Luque lo escuchará de Martín, como lo ha escuchado antes por teléfono muchas veces, en la vereda del restaurant, y otra vez no sabrá si llorar o reír con aquella ocurrencia agónica de Abel; recordará su sonrisa, y la imaginará en el umbral de la muerte, antes de dar el paso, más allá de las islas, de la noche, de la historia. Martín volverá a decir la frase, sonreirá, y buscará la complicidad de Luque como diciendo “este Abel…”
Pero para esta escena faltan muchos años. Ahora, en el bar, Abel se ríe, porque la radio ha dicho el número de su hermano y ha cantado su porvenir: 982; y Abel, con picardía, con cierta impunidad, dice: “Marina”, y dice también, “perdiste, Martín, la apuesta la gano yo”. Luque mira a los hermanos, lamenta la desgracia de su amigo, reclamado por la armada, pero se ríe también, porque la risa de Abel lo convoca, y los tres, que se han quedado solos en el bar, se abrazan, qué más da.

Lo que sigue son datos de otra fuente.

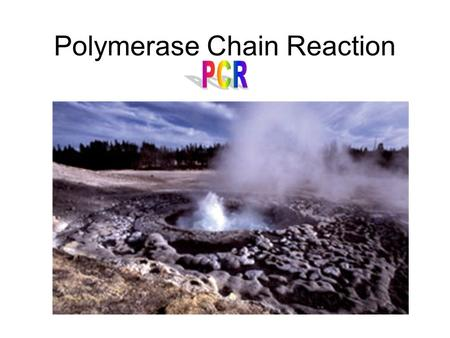 Polymerase Chain Reaction (PCR). PCRPCR PCR produces billions of copies of a specific piece of DNA from trace amounts of starting material. (i.e. blood,
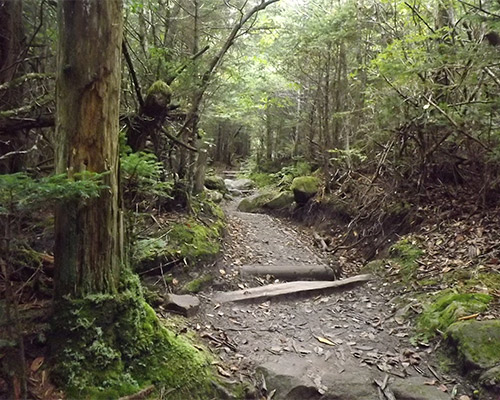 Hiking Trails in the Smokies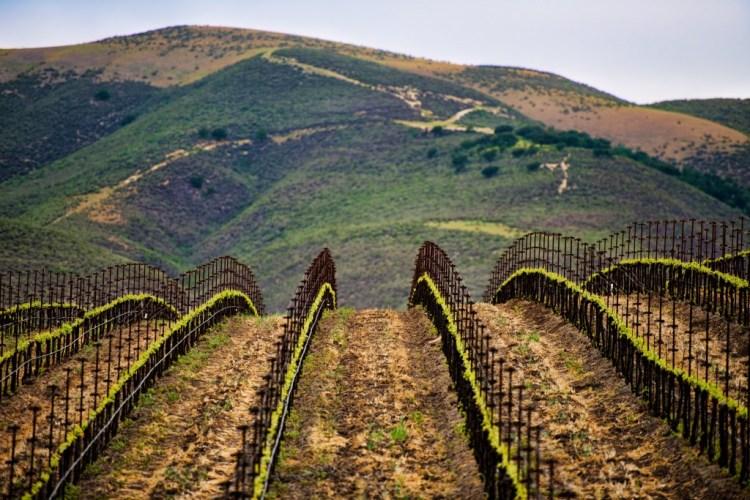 Central California coastal winery Tablas Creek imported vineyard cuttings from Rhone.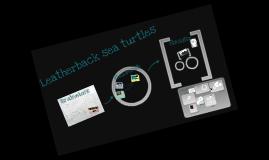leatherback sea turtles!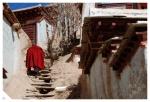 lama w drodze do domu (Kardz/Ganzigompa)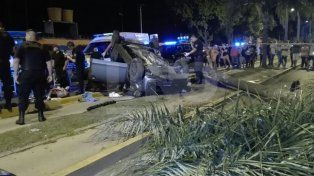 Escaparon de un control policial a toda velocidad, tumbaron y tiraron abajo una palmera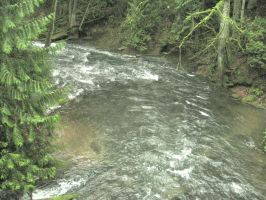 Whatcom Creek 1 by Reyphotos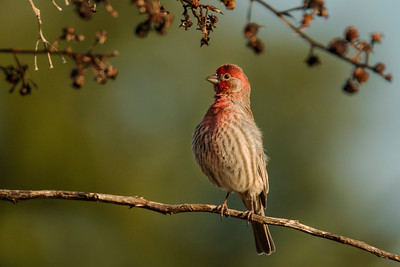 House Finch, N Bend, OR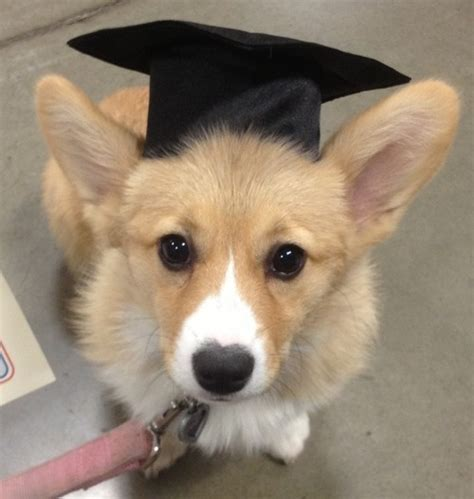 dogs graduation day images  pinterest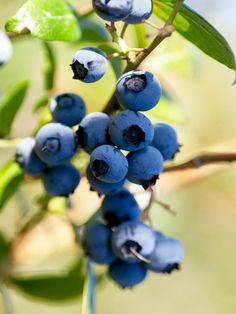Growing blueberries in pots - blueberries are regarded as superfoods
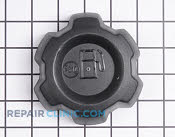 Gas Cap - Part # 1925414 Mfg Part # 21547354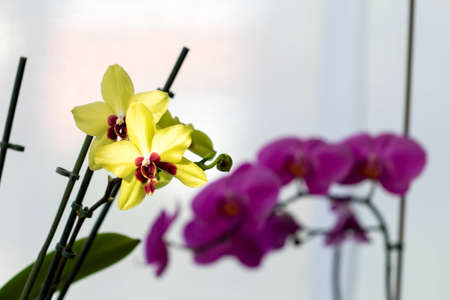 A portrait of a yellow orchids catching a ray of sunlight inside of a house. In the back their is a branch full of purple orchid flowers in the shade. The plant is standing indoors.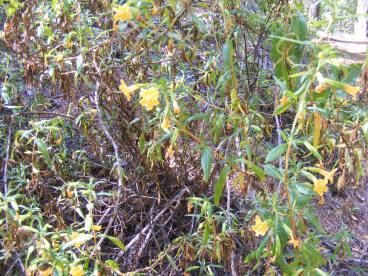 Larger shrub with orange flowers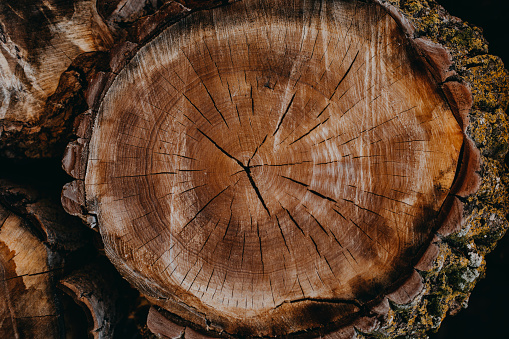 Log「Texture of wooden log」:スマホ壁紙(7)
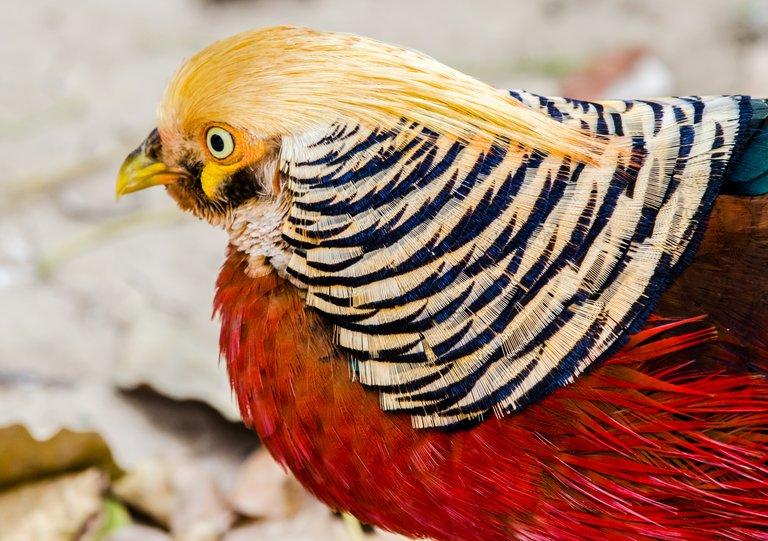 Bird 64.jpg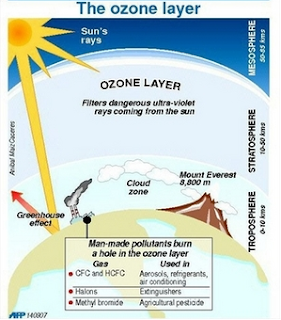 the impact of ozone depletion The ozone depletion process begins when cfcs (chlorofluorocarbons) and other   health and environmental effects of ozone layer depletion there are three.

Llaman al mozo, le piden otra vuelta de café. Afuera el frío tiene sol, y quizá esa luz endulza un poco la amargura de Martín, que al cabo de un rato le dice a su hermano, cargándolo, amenazándolo en broma, porque se quieren y porque a fin de cuentas nada es tan terrible: “en tres años te va a tocar a vos, y ahí vas a ver”.